━━ Task material ━━

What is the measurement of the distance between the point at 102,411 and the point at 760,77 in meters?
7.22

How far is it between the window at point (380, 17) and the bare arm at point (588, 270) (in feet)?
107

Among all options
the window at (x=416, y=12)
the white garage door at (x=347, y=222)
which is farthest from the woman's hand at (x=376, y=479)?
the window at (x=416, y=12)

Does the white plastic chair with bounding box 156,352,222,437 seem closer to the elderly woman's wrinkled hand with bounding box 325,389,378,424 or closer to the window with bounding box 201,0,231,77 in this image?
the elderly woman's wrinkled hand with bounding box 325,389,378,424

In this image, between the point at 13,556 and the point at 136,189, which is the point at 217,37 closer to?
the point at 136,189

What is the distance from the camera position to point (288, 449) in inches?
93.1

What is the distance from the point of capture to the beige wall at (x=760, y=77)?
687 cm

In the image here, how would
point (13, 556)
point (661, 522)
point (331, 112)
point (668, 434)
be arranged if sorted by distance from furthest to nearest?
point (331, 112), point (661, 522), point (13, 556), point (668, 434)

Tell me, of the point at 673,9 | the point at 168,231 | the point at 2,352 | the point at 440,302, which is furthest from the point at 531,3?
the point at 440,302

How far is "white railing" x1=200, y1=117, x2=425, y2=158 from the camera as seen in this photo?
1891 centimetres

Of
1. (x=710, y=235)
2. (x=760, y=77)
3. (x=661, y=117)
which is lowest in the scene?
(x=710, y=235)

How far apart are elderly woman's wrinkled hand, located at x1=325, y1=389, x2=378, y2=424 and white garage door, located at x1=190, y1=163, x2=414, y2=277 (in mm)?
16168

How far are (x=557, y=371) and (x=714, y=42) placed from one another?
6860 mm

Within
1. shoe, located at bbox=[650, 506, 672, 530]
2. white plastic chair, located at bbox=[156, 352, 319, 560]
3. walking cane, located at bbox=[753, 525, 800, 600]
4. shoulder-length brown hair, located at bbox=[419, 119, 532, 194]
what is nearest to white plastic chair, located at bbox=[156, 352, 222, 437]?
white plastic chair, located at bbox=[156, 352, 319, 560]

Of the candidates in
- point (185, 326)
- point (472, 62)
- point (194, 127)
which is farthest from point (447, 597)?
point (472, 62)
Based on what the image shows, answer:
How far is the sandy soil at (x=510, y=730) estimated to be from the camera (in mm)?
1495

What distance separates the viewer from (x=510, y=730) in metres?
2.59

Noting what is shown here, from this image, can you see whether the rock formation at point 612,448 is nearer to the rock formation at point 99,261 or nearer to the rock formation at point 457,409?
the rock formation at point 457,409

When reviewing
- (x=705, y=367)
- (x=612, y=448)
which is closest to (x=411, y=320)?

━━━

• _Exercise requirements_:
Type out all of the material again, word for word.

• _Reply_:
What is the measurement of the distance between the point at 102,411 and the point at 760,77 in meters?
7.22

How far is it between the window at point (380, 17) and the bare arm at point (588, 270) (in feet)?
107

Among all options
the window at (x=416, y=12)
the white garage door at (x=347, y=222)
which is farthest from the woman's hand at (x=376, y=479)?
the window at (x=416, y=12)

Does the white plastic chair with bounding box 156,352,222,437 seem closer to the elderly woman's wrinkled hand with bounding box 325,389,378,424 or closer to the window with bounding box 201,0,231,77 in this image?
the elderly woman's wrinkled hand with bounding box 325,389,378,424

In this image, between the point at 13,556 and the point at 136,189, which is the point at 217,37 closer to?
the point at 136,189

What is the distance from the camera position to point (288, 449) in inches?
93.1

What is the distance from the point of capture to the beige wall at (x=760, y=77)?
687 cm

In the image here, how would
point (13, 556)
point (661, 522)
point (331, 112)
point (668, 434)
be arranged if sorted by distance from furthest to nearest?
point (331, 112), point (661, 522), point (13, 556), point (668, 434)

Tell me, of the point at 673,9 | the point at 168,231 | the point at 2,352 | the point at 440,302, which is furthest from the point at 531,3?
the point at 440,302

How far is "white railing" x1=200, y1=117, x2=425, y2=158 from the camera as seen in this photo?
1891 centimetres

Of
1. (x=710, y=235)
2. (x=760, y=77)
3. (x=661, y=117)
which is lowest in the scene?
(x=710, y=235)

How far apart are elderly woman's wrinkled hand, located at x1=325, y1=389, x2=378, y2=424 and white garage door, located at x1=190, y1=163, x2=414, y2=277 (in mm)?
16168

How far are (x=557, y=371) and (x=714, y=42) placed from one another?
6860 mm

Within
1. shoe, located at bbox=[650, 506, 672, 530]
2. white plastic chair, located at bbox=[156, 352, 319, 560]
3. walking cane, located at bbox=[753, 525, 800, 600]
4. shoulder-length brown hair, located at bbox=[419, 119, 532, 194]
what is nearest to white plastic chair, located at bbox=[156, 352, 222, 437]?
white plastic chair, located at bbox=[156, 352, 319, 560]

Of the candidates in
- point (185, 326)
- point (472, 62)
- point (194, 127)
which is farthest from point (447, 597)?
point (472, 62)
Based on what the image shows, answer:
How far is the sandy soil at (x=510, y=730) estimated to be from the camera (in mm)?
1495

What distance separates the viewer from (x=510, y=730) in metres?
2.59

Noting what is shown here, from this image, can you see whether the rock formation at point 612,448 is nearer to the rock formation at point 99,261 or nearer to the rock formation at point 457,409?
the rock formation at point 457,409

When reviewing
- (x=705, y=367)
- (x=612, y=448)
which is closest to (x=411, y=320)?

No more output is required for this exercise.